A change from part-time to full-time also has reporting consequences. Flipping the facts, assume that the employee was part-time from January to June, and full-time from July through December. From January through June, Line 14 would be coded 1H (No offer of coverage); Line 15 would be left blank, and Line 16 would be coded 2B (employee not a full-time employee). For July, August and September, Line 14 would similarly be coded 1H (No offer of coverage); Line 15 would continue to be left blank, but Line 16 would be coded 2D (Employee in a section 4980H(b) Limited Non-Assessment Period). For the remainder of the year, for Line 14, the employer would enter 1-series indictor code 1E (Minimum essential coverage providing minimum value offered to employee and at least minimum essential coverage offered to dependent(s) and spouse). For Line 15, the employer would report the lowest cost employee premium for self-only coverage. If the employee accepted the coverage, Line 16 would be coded 2C (Employee enrolled in coverage offered); if the employee declined coverage, Line 16 would be coded 2F (Section 4980H affordability Form W-2 safe harbor).
Breaks in service
Generally, an employer is permitted but not required to treat an employee who is rehired after incurring a “break-in-service” as a new employee if the employee was not credited with an hour of service for at least 13 consecutive weeks. For educational institutions, a break must be at least 26 weeks. Under an alternative “rule of parity,” a break in service is deemed to occur for periods shorter than 13 consecutive weeks if the employee was not credited with an hour of service for a period of at least four consecutive weeks, and that period is longer than the employee’s previous period of employment immediately preceding the break. The break in service rules apply solely for the purpose of determining whether an individual should be treated as a continuing or new employee.
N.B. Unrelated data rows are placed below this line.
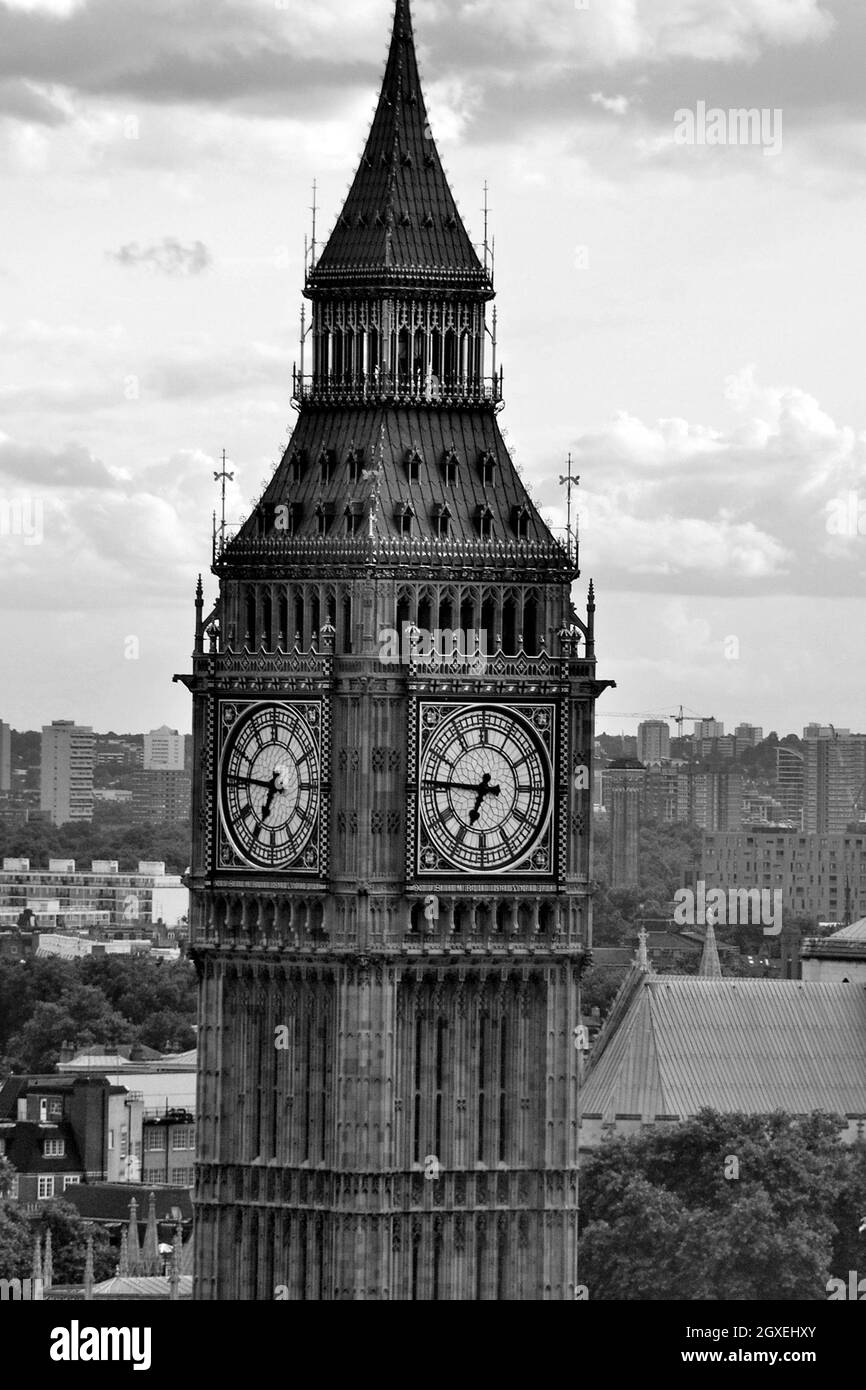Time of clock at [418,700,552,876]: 6:45
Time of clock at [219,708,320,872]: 6:46
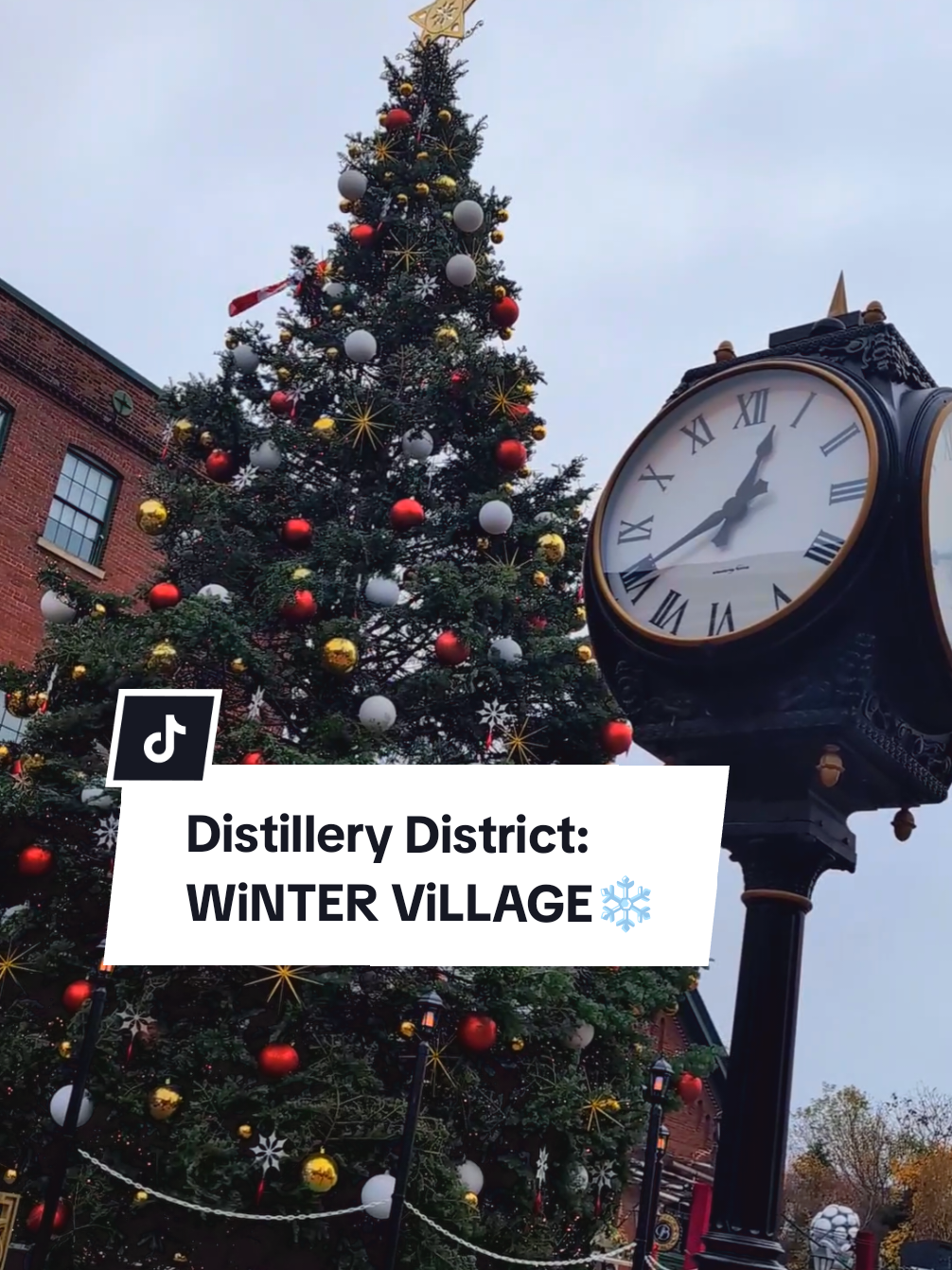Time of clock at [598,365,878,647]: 12:40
They have no bearing on whether the employee is a full-time employee.
Returning to our example, assume that our employee works full-time from January to June and terminates employment on June 30, and that he or she was offered and elected coverage. The employee resumes full-time employment November 1, after a 4-month (i.e., longer than 13 weeks) break-in-service. Here, the employer has a choice. It can treat the employee either as a new, full-time employee or a continuing employee.